The problem: An exact copy of every line from the one holding "D.逼迫自己看书、写文章，并渐渐掌握 IT 技能。" to the end of the entries below is required; leave the pictures out.

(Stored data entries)
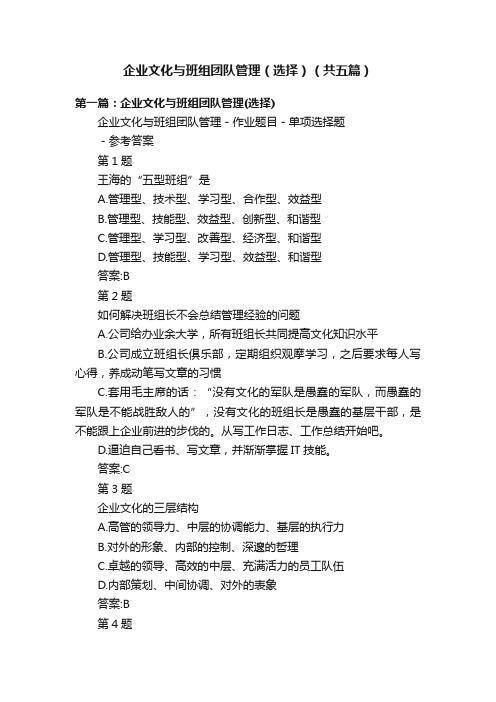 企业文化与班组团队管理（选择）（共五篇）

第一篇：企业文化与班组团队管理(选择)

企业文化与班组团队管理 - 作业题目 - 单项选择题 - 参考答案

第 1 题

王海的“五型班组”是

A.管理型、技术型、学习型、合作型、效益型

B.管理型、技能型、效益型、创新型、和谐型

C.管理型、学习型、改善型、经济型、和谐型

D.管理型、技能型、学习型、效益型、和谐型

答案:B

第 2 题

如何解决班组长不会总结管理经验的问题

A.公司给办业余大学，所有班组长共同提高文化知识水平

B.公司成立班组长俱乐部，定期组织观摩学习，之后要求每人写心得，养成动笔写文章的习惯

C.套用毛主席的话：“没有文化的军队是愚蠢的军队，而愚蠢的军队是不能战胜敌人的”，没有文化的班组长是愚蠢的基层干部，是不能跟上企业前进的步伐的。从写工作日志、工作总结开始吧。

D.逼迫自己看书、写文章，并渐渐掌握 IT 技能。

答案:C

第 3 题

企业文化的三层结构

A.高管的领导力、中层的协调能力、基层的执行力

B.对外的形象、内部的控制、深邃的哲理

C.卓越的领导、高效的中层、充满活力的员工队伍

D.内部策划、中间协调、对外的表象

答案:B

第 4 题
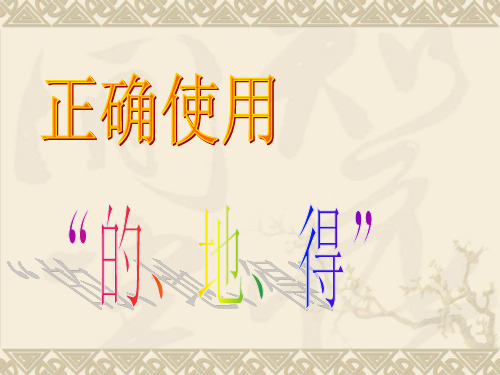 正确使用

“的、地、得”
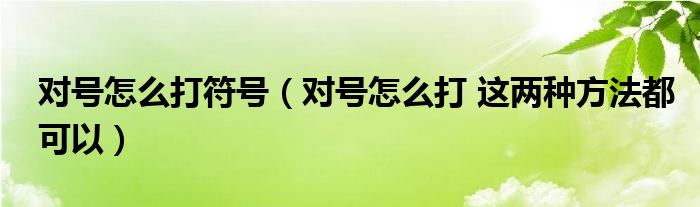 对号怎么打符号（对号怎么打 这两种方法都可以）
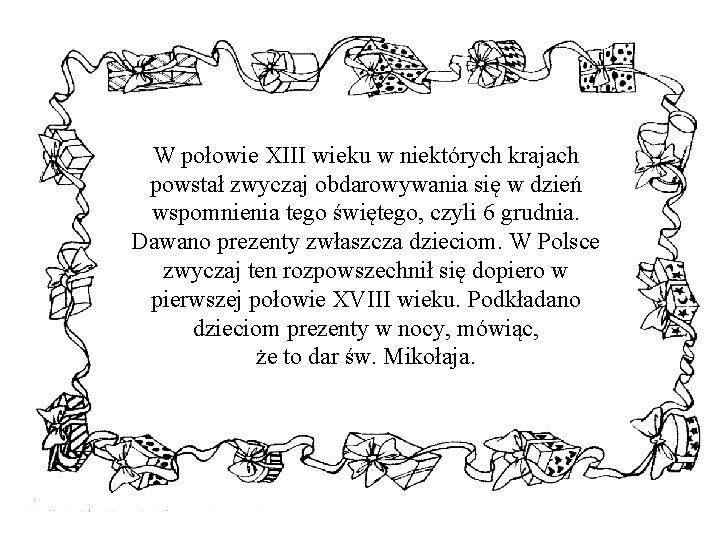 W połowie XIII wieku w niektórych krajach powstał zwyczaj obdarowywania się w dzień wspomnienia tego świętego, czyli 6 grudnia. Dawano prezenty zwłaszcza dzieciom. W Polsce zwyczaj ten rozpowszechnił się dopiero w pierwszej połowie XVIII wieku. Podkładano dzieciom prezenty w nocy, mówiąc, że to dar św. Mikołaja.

Solution to this problem:
D.逼迫自己看书、写文章，并渐渐掌握 IT 技能。

答案:C

第 3 题

企业文化的三层结构

A.高管的领导力、中层的协调能力、基层的执行力

B.对外的形象、内部的控制、深邃的哲理

C.卓越的领导、高效的中层、充满活力的员工队伍

D.内部策划、中间协调、对外的表象

答案:B

第 4 题
 正确使用

“的、地、得”
 对号怎么打符号（对号怎么打 这两种方法都可以）
 W połowie XIII wieku w niektórych krajach powstał zwyczaj obdarowywania się w dzień wspomnienia tego świętego, czyli 6 grudnia. Dawano prezenty zwłaszcza dzieciom. W Polsce zwyczaj ten rozpowszechnił się dopiero w pierwszej połowie XVIII wieku. Podkładano dzieciom prezenty w nocy, mówiąc, że to dar św. Mikołaja.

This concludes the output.